Sir David Brailsford
“If we break down everything we can think of that goes into improving MS outcomes, and then improving each one by 1%, we will get a significant increase when we put them all together.”
Prof. Gavin Giovannoni
So when we launched our ‘no patient left behind’ motto at the first MS Academy ‘Raising-the-Bar’ meeting to address variation and inequalities in access to MS healthcare in the UK we included a workstream to tackle the SDoH. How we do this is currently being defined, but we have an ambitious programme of work. Whatever happens, we will need to involve the whole MS community, which includes readers of this blog. So if you have any ideas to tackle the SDoH please share them with us.

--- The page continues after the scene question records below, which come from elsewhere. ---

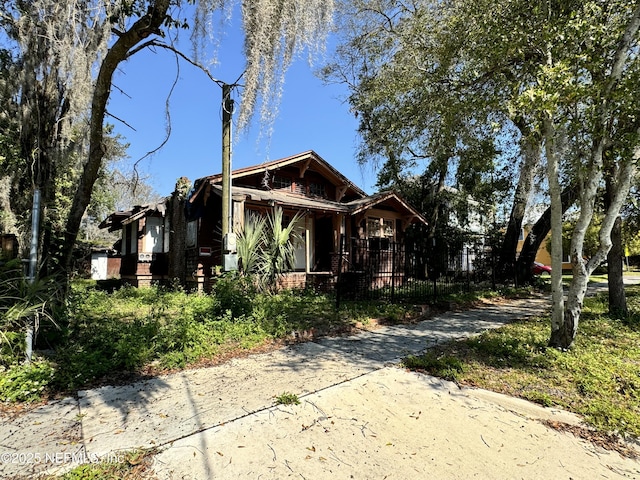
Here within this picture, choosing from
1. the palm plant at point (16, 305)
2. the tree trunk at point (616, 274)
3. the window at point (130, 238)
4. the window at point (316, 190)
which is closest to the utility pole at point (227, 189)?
the palm plant at point (16, 305)

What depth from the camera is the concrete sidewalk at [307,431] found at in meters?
2.41

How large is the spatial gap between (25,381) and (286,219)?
9.14 meters

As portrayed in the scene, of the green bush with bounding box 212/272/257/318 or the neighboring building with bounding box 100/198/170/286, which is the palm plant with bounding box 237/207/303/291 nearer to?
the green bush with bounding box 212/272/257/318

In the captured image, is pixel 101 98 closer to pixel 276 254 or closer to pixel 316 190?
pixel 276 254

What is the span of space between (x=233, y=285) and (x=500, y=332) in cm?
489

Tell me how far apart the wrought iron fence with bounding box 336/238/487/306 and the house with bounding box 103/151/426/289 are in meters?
0.53

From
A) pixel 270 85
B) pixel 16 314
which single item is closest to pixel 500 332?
pixel 270 85

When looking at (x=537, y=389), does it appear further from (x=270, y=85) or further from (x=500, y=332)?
(x=270, y=85)

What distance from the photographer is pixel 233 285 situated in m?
6.13

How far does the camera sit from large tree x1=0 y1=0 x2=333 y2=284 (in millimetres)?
4551

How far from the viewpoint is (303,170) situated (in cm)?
1259

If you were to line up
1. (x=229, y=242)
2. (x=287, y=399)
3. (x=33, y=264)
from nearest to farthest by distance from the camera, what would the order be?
(x=287, y=399), (x=33, y=264), (x=229, y=242)

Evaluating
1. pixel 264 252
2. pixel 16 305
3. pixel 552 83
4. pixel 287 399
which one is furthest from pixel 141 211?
pixel 552 83

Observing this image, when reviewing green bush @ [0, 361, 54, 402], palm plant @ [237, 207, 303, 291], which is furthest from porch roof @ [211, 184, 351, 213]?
green bush @ [0, 361, 54, 402]
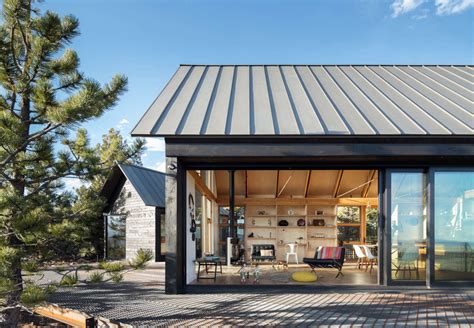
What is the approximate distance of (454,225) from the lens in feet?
21.3

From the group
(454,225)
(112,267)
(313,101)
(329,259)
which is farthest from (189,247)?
(454,225)

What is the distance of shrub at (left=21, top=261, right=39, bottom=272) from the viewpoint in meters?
4.49

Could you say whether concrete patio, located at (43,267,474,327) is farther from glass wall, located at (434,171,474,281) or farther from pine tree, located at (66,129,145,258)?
pine tree, located at (66,129,145,258)

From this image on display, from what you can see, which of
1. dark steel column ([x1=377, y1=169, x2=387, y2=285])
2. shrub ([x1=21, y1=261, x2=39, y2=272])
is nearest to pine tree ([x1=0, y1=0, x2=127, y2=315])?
shrub ([x1=21, y1=261, x2=39, y2=272])

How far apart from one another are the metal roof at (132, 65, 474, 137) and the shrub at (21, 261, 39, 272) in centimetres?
234

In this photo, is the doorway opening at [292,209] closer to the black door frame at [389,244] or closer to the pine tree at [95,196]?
the black door frame at [389,244]

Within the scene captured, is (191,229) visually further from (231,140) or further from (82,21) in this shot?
(82,21)

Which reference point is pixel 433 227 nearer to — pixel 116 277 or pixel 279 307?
pixel 279 307

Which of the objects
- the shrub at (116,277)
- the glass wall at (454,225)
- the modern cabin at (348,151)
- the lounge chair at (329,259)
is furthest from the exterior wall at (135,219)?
the glass wall at (454,225)

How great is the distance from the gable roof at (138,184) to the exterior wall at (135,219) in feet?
0.82

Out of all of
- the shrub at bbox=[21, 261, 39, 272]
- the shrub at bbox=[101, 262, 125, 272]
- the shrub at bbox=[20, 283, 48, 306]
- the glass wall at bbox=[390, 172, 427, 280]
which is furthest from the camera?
the glass wall at bbox=[390, 172, 427, 280]

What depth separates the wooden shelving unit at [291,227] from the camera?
12.7m

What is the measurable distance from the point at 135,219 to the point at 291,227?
5.43 m

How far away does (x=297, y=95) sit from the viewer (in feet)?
26.5
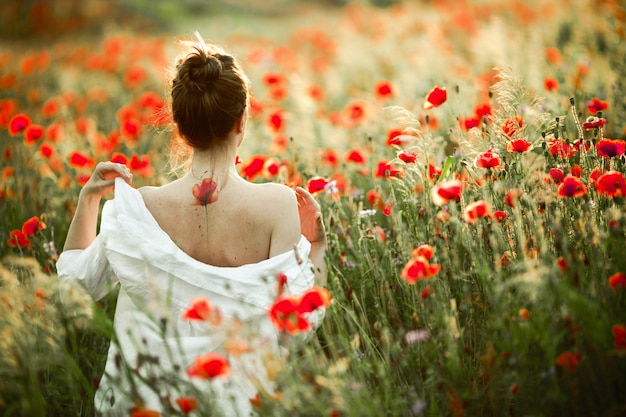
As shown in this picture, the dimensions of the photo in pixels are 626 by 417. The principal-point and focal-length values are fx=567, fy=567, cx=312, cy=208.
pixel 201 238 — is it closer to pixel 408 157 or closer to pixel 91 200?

Lupien et al. The effects of chronic stress on the human brain: from neurotoxicity, to vulnerability, to opportunity. Frontiers in Neuroendocrinology April 2018, 49:91-105.
For the last five decades, science has managed to delineate the mechanisms by which stress hormones can impact on the human brain. Receptors for glucocorticoids are found in the hippocampus, amygdala and frontal cortex, three brain regions involved in memory processing and emotional regulation. Studies have shown that chronic exposure to stress is associated with reduced volume of the hippocampus and that chronic stress can modulate volumes of both the amygdala and frontal cortex, suggesting neurotoxic effects of stress hormones on the brain. Yet, other studies report that exposure to early adversity and/or familial/social stressors can increase vulnerability to stress in adulthood. Models have been recently developed to describe the roles that neurotoxic and vulnerability effects can have on the developing brain. These models suggest that developing early stress interventions could potentially counteract the effects of chronic stress on the brain and results going along with this hypothesis are summarized.